Pleasant summer evenings with people sitting at a table sipping a drink on a sidewalk downtown won't be happening in Casper any time soon.

Casper City Council at a work session Tuesday gave a thumbs down to reconsidering allowing businesses to obtain sidewalk cafe permits to use the sidewalks for eating, selling clothes, or anything that may block public access.

The idea came up a couple of years ago from a now defunct restaurant that wanted the city to decommission a few parking places in front of it, City Manager Carter Napier and Mayor Charlie Powell said.

But federal, state and local laws -- for the most part -- won't allow that, City Attorney John Henley said.

On the federal side, the Americans with Disabilities Act requires public sidewalks to be at least six feet wide, Henley said.

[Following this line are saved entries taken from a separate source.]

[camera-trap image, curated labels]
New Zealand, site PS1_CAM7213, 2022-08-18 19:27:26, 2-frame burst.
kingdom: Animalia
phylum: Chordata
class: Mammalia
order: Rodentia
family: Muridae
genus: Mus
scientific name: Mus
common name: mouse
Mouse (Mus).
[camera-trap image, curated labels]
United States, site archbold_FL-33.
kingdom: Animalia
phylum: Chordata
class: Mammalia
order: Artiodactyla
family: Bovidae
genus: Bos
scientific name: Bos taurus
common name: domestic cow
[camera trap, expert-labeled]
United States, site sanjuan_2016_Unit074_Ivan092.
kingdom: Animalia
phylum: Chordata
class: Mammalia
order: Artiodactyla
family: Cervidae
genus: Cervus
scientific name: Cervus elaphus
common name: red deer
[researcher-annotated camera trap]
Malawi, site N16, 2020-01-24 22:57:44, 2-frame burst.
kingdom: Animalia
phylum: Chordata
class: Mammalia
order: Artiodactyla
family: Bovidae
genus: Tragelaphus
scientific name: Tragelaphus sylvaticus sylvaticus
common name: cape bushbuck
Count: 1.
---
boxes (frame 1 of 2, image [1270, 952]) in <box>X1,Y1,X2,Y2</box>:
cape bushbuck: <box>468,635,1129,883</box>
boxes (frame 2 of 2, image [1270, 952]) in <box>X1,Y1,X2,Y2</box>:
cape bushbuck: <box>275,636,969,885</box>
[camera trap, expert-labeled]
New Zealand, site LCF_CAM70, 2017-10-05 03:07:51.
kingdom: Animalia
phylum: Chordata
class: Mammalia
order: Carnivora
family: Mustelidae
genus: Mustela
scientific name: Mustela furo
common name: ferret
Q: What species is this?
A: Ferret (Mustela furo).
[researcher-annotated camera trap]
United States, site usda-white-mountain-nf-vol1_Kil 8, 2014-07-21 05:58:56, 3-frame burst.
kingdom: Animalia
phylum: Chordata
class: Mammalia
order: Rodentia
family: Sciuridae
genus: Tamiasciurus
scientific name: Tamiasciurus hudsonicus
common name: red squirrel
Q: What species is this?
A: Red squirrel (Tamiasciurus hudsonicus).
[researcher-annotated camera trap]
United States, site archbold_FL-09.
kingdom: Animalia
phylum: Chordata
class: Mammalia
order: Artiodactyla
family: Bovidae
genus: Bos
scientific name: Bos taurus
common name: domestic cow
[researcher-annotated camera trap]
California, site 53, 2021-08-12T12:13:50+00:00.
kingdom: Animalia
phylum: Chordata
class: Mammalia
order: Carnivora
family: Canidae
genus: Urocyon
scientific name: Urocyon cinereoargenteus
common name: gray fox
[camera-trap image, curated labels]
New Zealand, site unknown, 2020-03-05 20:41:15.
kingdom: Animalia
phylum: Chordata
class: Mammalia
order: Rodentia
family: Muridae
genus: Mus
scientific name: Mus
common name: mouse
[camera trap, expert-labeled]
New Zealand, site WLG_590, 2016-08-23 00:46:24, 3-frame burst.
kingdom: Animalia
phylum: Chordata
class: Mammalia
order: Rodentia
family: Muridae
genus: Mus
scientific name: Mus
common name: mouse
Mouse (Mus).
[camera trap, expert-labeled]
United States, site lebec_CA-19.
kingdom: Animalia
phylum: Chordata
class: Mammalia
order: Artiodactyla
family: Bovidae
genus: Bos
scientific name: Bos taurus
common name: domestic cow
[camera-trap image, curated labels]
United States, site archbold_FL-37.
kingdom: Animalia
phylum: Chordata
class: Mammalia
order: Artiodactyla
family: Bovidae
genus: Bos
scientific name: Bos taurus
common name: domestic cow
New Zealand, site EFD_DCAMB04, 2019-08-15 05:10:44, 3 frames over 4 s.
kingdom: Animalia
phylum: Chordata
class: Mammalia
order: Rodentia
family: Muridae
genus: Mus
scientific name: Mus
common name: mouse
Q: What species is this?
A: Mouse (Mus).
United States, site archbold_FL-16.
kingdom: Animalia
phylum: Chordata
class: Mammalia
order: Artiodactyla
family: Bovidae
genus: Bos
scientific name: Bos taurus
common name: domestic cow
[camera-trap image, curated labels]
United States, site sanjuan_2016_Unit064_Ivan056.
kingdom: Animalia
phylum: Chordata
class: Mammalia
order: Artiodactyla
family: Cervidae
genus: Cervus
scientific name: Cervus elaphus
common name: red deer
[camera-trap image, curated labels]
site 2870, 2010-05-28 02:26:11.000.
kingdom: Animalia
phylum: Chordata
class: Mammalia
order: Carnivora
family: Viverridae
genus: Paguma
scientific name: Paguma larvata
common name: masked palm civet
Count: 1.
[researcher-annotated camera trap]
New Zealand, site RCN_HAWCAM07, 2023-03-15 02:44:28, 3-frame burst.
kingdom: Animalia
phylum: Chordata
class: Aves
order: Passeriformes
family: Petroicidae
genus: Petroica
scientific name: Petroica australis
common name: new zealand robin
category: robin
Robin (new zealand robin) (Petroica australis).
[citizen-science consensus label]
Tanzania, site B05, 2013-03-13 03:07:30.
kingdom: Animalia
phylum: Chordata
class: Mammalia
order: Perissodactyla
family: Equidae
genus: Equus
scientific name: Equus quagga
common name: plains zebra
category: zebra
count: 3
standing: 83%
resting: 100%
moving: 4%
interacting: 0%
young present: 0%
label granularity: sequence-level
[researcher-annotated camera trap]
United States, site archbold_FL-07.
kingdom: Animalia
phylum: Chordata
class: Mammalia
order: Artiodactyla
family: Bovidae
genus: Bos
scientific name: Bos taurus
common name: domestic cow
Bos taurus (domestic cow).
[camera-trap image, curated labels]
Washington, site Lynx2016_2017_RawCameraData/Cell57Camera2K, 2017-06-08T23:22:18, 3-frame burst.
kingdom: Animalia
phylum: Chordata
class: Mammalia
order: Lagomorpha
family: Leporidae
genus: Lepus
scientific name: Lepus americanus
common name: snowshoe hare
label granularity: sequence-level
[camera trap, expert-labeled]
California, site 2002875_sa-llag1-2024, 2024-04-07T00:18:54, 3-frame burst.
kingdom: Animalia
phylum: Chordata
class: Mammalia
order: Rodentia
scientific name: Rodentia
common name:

The Wyoming Constitution prohibits donations of public property to private entities with the exception for assistance to the poor, he said. Wyoming law also requires sidewalks to be held in the public trust for public purposes.

Locally, Casper prohibits having open containers of alcohol, nor should anything obstruct sidewalks except for special events such as Crazy Days during the summer, Henley said.

Some businesses also have bought property with space to allow customers to sit outside, and they would resent other businesses getting the privilege of using the public sidewalks, he added.

Restaurants and other businesses may be able to obtain a permit like food trucks do, he said. "There are ways to navigate it."

Most council members opposed it.

"It's just a horrible idea," Mike Huber said.

Powell responded that a business would pay a market rate to use the public space.

Khrystyn Lutz said many of the sidewalks aren't wide enough, and she wondered if the existing city codes are being enforced with businesses that have had tables and clothing for sale on sidewalks.

Lutz and Steve Freel said they opposed the sidewalk cafe permit idea, but were open to doing more research.

Gillette, Powell said, allows for sidewalk cafes.

Napier responded that he implemented the sidewalk cafe idea when he was city manager in Gillette. That happened, he said, because the city redesigned the streets downtown that created very wide sidewalks.

After the discussion was over, and Powell conceded that he didn't win the idea of sidewalk cafes, Chris Walsh expressed exasperation with the whole concept.

The idea resulted from a single request from a single now-shuttered restaurant two years ago, Walsh said. "Stab me in the eye with a pencil."